*** Opening of GIVEN RECORDS ***

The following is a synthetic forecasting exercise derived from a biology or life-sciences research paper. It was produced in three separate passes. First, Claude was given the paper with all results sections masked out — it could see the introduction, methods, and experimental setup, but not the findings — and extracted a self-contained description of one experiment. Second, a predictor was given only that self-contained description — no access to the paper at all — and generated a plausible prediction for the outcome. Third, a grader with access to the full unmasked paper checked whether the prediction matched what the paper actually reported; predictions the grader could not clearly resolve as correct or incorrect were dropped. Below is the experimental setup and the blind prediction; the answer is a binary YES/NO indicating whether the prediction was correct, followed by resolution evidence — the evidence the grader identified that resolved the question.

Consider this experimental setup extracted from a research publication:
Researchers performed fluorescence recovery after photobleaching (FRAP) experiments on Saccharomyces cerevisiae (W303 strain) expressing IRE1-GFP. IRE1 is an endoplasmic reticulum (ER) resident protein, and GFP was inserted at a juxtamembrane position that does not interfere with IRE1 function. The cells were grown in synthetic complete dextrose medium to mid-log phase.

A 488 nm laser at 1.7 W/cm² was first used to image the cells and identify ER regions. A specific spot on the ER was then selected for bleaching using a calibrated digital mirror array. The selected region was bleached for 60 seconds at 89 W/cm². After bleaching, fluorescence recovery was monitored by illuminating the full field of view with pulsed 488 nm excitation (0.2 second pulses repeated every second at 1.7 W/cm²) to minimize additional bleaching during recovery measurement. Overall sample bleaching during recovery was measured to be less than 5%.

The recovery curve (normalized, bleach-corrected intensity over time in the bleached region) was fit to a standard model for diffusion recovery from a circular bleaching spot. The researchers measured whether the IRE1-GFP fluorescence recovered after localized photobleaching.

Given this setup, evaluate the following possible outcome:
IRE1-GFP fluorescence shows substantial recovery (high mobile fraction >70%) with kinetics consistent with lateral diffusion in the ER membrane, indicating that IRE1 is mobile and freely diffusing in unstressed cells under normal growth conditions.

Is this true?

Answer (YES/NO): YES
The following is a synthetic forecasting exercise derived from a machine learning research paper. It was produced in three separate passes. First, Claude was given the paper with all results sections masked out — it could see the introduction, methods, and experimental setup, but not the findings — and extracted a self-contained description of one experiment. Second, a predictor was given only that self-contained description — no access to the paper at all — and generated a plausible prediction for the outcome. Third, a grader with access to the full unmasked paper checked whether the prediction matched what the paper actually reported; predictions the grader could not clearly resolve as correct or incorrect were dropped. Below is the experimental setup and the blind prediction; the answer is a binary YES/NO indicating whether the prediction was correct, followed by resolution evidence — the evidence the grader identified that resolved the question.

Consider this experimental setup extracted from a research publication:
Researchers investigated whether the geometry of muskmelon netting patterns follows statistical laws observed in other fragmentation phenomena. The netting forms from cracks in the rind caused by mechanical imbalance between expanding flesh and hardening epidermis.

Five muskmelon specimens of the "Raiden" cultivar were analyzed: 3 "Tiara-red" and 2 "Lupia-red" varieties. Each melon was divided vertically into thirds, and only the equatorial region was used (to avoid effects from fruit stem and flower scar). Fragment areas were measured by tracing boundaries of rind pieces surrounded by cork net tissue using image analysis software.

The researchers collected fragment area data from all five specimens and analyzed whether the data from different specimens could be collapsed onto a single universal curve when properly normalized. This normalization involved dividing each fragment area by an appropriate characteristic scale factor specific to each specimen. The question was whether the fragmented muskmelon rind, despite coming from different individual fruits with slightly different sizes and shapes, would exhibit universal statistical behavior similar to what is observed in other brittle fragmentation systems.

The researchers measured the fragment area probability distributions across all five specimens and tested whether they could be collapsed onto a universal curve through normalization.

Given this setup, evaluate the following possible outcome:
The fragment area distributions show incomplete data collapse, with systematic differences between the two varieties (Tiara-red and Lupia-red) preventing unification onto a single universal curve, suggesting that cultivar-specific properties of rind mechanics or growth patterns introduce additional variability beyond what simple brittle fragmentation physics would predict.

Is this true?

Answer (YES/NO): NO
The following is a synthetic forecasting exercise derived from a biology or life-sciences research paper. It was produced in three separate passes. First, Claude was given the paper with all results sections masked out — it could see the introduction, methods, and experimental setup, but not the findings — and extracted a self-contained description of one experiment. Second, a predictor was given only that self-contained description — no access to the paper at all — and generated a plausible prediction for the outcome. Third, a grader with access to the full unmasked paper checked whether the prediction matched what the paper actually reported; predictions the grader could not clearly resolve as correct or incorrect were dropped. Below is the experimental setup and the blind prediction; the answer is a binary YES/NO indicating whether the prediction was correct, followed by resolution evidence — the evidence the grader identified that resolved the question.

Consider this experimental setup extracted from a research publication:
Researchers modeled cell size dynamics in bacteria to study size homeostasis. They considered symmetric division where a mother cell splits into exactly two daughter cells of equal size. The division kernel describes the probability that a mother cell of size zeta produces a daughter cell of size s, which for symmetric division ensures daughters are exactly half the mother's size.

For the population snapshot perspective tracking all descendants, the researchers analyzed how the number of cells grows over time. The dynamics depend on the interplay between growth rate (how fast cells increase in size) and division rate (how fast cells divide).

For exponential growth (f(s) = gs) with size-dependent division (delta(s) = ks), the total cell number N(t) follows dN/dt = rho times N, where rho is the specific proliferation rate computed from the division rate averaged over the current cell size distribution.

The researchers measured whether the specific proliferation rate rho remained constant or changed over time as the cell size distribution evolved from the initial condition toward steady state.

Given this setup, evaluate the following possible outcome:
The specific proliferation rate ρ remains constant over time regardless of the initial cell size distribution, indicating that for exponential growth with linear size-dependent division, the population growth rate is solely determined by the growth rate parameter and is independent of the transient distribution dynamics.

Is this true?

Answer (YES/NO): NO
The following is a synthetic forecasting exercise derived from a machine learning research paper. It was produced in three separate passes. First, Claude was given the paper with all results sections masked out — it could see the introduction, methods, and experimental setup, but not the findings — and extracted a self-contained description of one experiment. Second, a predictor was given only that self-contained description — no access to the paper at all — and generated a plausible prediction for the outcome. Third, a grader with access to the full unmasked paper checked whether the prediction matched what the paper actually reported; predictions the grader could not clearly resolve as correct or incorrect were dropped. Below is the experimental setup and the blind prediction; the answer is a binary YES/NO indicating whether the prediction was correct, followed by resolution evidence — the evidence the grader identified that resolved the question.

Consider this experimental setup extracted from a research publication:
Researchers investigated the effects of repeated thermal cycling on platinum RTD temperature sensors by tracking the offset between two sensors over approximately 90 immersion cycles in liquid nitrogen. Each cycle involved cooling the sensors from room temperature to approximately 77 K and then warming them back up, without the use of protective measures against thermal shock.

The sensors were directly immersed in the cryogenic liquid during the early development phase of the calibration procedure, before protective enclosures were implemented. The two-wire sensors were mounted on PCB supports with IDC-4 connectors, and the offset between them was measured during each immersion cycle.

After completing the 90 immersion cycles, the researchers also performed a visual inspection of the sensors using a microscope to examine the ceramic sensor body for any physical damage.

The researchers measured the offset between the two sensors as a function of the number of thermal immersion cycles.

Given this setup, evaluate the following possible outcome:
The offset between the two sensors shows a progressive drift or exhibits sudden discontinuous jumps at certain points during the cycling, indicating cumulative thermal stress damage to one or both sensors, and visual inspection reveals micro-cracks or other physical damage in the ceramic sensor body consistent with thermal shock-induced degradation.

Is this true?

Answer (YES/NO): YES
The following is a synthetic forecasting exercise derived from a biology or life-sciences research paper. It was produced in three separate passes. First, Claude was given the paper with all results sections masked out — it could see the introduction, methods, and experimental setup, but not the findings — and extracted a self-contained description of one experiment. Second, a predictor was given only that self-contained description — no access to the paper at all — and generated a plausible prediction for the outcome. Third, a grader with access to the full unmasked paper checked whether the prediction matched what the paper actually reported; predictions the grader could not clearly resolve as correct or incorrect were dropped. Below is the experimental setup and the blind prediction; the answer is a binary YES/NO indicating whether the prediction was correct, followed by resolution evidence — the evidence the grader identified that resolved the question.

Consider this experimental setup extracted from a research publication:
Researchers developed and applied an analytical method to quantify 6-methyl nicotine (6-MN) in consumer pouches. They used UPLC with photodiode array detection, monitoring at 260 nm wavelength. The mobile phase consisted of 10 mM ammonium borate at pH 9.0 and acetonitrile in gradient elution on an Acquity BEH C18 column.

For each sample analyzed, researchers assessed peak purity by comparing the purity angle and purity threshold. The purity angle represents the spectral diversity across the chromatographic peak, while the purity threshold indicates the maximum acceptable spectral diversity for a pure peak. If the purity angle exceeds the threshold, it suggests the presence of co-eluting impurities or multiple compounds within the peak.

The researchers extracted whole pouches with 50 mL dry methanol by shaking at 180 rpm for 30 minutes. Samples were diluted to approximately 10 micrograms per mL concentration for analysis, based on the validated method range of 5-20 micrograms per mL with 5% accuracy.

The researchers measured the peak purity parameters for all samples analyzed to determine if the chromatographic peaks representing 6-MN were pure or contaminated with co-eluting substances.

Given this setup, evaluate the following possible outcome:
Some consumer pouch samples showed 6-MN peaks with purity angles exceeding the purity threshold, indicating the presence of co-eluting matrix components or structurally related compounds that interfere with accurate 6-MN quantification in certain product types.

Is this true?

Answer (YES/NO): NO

*** Close of GIVEN RECORDS ***

TASK INSTRUCTIONS |
Beginning at the first line of the data above, retype each line until you reach the line containing "Researchers performed fluorescence", and include that one too. Add nothing else.

RESPONSE |
The following is a synthetic forecasting exercise derived from a biology or life-sciences research paper. It was produced in three separate passes. First, Claude was given the paper with all results sections masked out — it could see the introduction, methods, and experimental setup, but not the findings — and extracted a self-contained description of one experiment. Second, a predictor was given only that self-contained description — no access to the paper at all — and generated a plausible prediction for the outcome. Third, a grader with access to the full unmasked paper checked whether the prediction matched what the paper actually reported; predictions the grader could not clearly resolve as correct or incorrect were dropped. Below is the experimental setup and the blind prediction; the answer is a binary YES/NO indicating whether the prediction was correct, followed by resolution evidence — the evidence the grader identified that resolved the question.

Consider this experimental setup extracted from a research publication:
Researchers performed fluorescence recovery after photobleaching (FRAP) experiments on Saccharomyces cerevisiae (W303 strain) expressing IRE1-GFP. IRE1 is an endoplasmic reticulum (ER) resident protein, and GFP was inserted at a juxtamembrane position that does not interfere with IRE1 function. The cells were grown in synthetic complete dextrose medium to mid-log phase.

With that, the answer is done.